Goal of the exercise: In the data below, the answer is the run of lines from the line containing "How To: Clean a Humidifier" through the line containing "Gela, trovati con", both included; print it exactly and nothing else.

Extracted data:
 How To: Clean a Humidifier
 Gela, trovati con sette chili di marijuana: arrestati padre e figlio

--

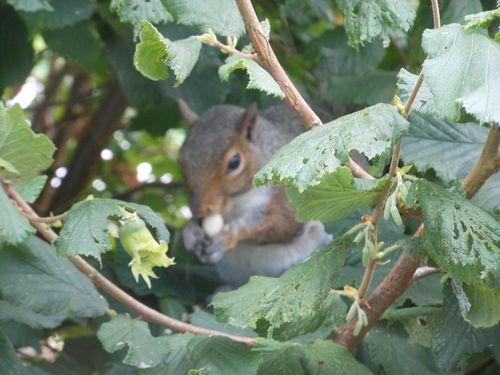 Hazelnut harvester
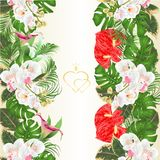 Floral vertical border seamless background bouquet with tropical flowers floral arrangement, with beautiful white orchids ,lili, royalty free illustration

Solution to the exercise:
 How To: Clean a Humidifier
 Gela, trovati con sette chili di marijuana: arrestati padre e figlio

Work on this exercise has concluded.